(Excerpt from a dataset)
━━━━━━

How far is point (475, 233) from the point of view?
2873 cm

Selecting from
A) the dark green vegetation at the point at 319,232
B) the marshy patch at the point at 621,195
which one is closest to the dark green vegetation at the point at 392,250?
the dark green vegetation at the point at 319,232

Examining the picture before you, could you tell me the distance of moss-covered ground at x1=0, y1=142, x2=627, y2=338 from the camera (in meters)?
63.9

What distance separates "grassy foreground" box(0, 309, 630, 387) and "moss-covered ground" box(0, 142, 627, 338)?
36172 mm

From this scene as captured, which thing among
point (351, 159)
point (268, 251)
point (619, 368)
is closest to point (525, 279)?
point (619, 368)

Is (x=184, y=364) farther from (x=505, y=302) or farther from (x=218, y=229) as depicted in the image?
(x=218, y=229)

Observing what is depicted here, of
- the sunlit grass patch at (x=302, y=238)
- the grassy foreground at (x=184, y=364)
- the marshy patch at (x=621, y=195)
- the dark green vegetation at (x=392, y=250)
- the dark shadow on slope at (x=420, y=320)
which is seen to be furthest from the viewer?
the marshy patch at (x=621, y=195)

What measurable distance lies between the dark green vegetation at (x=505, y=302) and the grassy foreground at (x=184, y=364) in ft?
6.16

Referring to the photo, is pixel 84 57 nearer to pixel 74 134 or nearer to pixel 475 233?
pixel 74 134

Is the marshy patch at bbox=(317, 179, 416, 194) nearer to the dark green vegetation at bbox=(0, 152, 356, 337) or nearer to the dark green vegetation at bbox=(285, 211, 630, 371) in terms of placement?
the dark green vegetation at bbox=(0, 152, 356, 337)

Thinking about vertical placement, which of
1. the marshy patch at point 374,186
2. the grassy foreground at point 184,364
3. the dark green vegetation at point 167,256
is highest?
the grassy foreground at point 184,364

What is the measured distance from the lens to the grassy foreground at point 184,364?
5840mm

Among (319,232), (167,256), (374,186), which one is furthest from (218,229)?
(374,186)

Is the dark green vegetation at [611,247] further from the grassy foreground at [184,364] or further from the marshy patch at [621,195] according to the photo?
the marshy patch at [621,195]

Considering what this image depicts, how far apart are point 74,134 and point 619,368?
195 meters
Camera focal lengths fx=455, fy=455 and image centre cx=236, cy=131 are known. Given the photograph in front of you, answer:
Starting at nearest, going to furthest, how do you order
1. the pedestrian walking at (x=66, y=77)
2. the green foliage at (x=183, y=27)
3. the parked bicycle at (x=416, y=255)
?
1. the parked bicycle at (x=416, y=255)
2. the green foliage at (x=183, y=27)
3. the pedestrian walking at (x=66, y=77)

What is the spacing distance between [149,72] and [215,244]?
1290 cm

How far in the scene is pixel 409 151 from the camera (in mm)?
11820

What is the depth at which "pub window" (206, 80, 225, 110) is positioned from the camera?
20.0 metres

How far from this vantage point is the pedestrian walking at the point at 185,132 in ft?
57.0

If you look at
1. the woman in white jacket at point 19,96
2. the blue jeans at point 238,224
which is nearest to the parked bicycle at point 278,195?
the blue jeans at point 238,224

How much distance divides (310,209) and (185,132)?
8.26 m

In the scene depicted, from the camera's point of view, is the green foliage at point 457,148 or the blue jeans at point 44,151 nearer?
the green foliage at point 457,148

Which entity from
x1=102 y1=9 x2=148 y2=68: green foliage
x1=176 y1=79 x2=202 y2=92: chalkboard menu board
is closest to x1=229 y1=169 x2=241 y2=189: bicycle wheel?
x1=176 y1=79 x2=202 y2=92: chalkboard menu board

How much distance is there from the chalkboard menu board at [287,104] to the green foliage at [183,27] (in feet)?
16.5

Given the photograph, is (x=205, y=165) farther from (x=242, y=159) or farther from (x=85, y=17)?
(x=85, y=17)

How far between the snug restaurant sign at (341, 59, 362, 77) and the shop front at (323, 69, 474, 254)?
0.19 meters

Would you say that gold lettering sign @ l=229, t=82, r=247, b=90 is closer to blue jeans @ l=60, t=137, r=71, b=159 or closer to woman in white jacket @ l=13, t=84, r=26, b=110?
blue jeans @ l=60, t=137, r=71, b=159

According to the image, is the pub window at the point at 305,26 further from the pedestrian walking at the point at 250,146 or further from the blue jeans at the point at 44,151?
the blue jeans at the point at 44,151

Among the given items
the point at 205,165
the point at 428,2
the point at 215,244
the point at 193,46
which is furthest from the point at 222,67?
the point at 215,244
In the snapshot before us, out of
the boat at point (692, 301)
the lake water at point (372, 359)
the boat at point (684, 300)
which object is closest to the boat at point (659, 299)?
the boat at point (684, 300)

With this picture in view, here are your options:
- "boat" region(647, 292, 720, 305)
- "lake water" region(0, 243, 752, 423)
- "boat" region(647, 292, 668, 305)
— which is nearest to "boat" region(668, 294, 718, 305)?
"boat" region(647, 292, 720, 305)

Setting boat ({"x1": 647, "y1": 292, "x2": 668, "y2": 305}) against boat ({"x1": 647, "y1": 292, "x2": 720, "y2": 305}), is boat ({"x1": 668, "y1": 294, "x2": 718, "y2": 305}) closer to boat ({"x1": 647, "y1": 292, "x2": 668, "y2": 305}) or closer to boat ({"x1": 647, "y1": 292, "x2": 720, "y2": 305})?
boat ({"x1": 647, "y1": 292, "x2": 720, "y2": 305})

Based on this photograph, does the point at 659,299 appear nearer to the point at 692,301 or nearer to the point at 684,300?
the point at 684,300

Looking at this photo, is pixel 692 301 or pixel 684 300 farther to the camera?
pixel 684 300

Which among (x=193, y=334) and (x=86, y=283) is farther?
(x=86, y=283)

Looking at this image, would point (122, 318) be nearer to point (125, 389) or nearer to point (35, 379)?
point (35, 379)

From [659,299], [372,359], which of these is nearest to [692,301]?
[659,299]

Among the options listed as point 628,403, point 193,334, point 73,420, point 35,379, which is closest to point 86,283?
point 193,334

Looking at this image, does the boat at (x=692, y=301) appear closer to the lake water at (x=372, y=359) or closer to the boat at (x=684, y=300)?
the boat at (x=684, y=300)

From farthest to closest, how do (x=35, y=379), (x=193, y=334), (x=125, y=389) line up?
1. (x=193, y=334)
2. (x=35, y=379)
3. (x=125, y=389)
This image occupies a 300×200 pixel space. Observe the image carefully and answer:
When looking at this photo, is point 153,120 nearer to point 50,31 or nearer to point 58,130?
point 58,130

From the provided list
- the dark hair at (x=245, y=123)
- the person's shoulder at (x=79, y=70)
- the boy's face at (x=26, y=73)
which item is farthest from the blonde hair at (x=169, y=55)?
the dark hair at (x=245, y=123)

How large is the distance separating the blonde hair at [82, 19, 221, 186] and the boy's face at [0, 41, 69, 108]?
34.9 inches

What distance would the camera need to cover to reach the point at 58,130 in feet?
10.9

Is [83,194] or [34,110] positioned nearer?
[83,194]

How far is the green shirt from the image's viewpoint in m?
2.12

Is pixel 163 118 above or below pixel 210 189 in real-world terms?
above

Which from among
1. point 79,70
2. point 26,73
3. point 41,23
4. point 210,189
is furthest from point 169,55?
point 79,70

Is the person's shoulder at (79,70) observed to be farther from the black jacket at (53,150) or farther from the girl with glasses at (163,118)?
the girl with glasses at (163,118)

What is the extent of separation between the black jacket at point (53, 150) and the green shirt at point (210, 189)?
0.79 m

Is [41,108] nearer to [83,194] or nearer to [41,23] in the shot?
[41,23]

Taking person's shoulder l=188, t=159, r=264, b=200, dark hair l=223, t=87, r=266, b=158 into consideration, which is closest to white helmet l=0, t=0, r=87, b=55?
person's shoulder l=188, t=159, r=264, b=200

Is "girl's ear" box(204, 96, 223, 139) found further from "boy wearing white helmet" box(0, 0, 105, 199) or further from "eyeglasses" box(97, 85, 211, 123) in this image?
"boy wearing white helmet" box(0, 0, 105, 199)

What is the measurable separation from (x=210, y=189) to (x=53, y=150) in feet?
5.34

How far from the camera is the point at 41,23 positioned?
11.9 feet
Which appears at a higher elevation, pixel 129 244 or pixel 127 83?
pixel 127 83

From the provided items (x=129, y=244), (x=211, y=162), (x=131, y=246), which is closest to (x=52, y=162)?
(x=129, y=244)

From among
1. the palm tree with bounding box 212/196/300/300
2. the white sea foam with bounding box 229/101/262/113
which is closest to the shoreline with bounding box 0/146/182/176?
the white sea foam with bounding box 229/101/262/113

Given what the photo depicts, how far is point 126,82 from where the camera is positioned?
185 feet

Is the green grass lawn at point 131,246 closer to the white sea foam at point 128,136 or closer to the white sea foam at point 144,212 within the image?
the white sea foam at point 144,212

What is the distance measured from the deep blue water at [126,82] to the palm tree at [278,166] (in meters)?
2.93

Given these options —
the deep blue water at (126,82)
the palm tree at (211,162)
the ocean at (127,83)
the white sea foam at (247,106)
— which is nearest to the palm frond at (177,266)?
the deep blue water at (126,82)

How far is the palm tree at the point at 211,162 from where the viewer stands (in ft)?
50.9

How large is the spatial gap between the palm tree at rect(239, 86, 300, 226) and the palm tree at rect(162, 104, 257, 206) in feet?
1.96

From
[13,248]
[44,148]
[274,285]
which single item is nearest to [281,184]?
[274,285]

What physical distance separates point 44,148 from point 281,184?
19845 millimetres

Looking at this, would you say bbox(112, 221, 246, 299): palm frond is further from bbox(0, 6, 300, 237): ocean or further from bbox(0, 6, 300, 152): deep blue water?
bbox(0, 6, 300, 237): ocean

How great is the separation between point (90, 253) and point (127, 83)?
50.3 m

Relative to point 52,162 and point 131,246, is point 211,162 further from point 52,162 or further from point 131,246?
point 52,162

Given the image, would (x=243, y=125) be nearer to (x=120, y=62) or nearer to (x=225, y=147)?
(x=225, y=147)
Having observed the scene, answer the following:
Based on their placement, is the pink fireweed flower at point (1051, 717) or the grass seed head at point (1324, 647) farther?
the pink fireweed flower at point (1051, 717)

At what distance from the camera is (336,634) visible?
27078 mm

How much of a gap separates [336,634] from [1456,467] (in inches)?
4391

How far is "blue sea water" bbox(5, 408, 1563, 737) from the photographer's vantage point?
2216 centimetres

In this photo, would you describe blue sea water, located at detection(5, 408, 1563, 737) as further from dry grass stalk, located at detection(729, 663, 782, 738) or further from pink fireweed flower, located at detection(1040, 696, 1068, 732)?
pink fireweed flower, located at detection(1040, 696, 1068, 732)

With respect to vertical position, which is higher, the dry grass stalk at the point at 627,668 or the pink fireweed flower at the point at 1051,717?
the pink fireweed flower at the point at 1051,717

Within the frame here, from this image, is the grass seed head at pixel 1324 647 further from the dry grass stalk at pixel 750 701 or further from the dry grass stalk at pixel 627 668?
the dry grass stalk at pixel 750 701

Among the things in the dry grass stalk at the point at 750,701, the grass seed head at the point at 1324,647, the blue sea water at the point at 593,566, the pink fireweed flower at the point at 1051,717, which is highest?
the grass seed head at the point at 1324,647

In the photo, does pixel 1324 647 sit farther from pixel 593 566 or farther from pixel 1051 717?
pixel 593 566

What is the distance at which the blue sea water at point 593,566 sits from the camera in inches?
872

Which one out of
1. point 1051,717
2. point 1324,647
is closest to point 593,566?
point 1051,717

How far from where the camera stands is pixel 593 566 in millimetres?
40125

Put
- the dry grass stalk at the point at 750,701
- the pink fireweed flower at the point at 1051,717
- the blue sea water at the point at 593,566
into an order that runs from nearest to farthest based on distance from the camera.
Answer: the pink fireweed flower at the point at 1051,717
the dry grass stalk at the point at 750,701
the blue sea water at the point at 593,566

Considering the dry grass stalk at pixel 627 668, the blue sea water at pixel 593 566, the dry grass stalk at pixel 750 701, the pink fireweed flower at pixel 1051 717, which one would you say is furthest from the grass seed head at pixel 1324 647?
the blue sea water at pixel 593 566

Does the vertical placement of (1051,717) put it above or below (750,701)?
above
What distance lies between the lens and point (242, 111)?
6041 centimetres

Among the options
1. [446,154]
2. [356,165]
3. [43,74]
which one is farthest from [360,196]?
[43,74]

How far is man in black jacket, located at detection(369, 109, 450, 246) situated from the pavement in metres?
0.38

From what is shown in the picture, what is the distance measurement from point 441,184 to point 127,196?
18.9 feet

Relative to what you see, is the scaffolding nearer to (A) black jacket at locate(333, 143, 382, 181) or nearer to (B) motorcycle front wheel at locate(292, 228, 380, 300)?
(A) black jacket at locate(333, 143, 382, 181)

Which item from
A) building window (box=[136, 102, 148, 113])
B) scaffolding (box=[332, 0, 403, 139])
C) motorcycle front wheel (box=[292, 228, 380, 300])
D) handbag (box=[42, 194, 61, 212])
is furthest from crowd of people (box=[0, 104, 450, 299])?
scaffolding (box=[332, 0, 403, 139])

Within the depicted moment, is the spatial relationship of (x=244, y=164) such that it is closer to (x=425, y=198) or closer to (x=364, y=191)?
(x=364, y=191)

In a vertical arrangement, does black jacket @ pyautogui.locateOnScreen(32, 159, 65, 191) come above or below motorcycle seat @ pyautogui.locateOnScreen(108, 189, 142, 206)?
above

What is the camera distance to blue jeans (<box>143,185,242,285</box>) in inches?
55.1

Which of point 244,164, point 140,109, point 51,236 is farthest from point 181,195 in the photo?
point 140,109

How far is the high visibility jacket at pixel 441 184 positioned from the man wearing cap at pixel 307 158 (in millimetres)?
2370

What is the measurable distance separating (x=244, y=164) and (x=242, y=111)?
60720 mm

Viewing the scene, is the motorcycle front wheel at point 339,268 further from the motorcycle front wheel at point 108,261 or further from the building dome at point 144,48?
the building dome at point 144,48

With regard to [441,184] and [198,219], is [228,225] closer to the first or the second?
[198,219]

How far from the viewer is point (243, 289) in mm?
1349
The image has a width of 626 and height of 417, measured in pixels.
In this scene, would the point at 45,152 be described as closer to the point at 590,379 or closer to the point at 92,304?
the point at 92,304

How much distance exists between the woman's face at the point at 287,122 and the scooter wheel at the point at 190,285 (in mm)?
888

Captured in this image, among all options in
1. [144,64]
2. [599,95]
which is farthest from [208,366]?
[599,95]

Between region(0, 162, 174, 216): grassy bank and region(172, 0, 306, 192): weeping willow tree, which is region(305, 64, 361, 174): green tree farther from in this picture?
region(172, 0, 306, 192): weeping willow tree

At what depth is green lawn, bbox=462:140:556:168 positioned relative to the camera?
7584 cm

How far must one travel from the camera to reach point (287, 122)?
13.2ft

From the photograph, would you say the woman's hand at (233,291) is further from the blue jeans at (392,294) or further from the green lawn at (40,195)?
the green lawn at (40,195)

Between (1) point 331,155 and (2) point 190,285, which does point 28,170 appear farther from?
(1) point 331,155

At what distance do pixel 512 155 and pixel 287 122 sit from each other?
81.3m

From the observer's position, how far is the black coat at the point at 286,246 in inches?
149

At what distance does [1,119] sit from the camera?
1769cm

━━━━━━

* **Exercise requirements**: Turn the listing, from the line with "At what distance do pixel" through its final line, into a Markdown table with the columns Row and Line, omitting blank lines.

* **Solution to this task**:
| Row | Line |
|---|---|
| 1 | At what distance do pixel 512 155 and pixel 287 122 sit from each other? |
| 2 | 81.3m |
| 3 | From the observer's position, how far is the black coat at the point at 286,246 in inches? |
| 4 | 149 |
| 5 | At what distance does [1,119] sit from the camera? |
| 6 | 1769cm |